If a lawsuit like this actually went ahead, it's an open question to figure out how blame for the movement's costs would shake out legally. Especially since the city's relationship to the movement has been complicated.

Here's a quick recap: In the beginning, Eric Garcetti told protesters to "stay as long as you need." The city council voted to support the movement. But early on, the Recreation and Parks started worrying about protesters destroying the lawn and it sent out several wildly varying estimates of how much it would cost to fix the lawn. After two months, the LAPD evicted the camp. In the week after the raid, press reports paid a lot of attention to the tons of trash left on the lawn. But at the same time, Mayor Antonio Villaraigosa wanted to preserve some of what was left behind: his office wanted to preserve the mural left at the camp because of its historic importance. Villaraigosa said he supported the movement, but the city attorney's office wanted to offer arrested protesters lessons in the First Amendment (which struck some as perverse).
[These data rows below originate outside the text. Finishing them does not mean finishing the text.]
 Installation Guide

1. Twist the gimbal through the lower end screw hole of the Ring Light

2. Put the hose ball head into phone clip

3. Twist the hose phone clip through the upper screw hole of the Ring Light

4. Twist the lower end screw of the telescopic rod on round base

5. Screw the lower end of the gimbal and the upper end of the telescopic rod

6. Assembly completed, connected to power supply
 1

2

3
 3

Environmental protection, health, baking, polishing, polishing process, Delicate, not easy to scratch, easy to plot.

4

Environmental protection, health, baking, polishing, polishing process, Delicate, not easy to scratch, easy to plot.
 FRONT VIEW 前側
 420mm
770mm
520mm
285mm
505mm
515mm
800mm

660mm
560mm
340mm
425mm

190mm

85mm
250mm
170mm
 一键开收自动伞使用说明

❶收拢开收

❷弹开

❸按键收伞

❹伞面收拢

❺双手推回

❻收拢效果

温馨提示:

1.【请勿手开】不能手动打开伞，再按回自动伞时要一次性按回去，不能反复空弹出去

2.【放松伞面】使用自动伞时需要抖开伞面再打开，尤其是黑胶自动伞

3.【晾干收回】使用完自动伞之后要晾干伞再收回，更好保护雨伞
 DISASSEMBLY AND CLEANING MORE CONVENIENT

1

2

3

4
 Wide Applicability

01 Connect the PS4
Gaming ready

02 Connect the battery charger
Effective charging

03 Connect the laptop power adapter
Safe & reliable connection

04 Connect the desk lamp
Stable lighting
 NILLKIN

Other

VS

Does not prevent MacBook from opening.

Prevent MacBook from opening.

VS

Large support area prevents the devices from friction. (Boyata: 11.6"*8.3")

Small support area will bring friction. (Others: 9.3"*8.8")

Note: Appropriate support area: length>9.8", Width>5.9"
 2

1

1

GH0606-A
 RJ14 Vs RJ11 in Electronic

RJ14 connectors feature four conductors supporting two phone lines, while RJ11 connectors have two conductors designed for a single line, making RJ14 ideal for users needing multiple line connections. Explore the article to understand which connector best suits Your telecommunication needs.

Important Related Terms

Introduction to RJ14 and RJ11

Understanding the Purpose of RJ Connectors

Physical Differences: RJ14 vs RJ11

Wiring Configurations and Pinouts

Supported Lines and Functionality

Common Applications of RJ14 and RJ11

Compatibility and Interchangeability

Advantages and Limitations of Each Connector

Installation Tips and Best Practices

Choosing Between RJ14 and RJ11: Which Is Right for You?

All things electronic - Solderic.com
Now the city is discussing the Occupy movement in the context of the city's budget deficit. The Los Angeles Times, The Daily News and LA Weekly have all put out stories about how much the Occupy movement has cost the city. The latest estimate is $2.35 million. Much of that — $1.7 million — is attributed to the overtime paid out to LAPD cops. About half a million of that would have been paid out to employees anyway. The city is still trying to figure out how much fixing the lawn will cost.

One Occupy L.A. protester Carlos Marroquin who spoke to the Times accused city leaders of scapegoating the movement. He added that protesters believed the costly police response was overblown and a poor use of city resources: "This was a peaceful movement," he told the Times. "They're the ones that decided to use that amount of police, that amount of force."

Councilman Dennis Zine told the Daily News that he supported the idea of recouping city costs from the Occupy L.A. protesters themselves. "Unfortunately, it's the taxpayers who will have to pay for it in the end," Zine told the Daily News. "We can't turn to the state for reimbursement, because they have no money, and it's not a federal issue, so we will have to find a way to pay for it."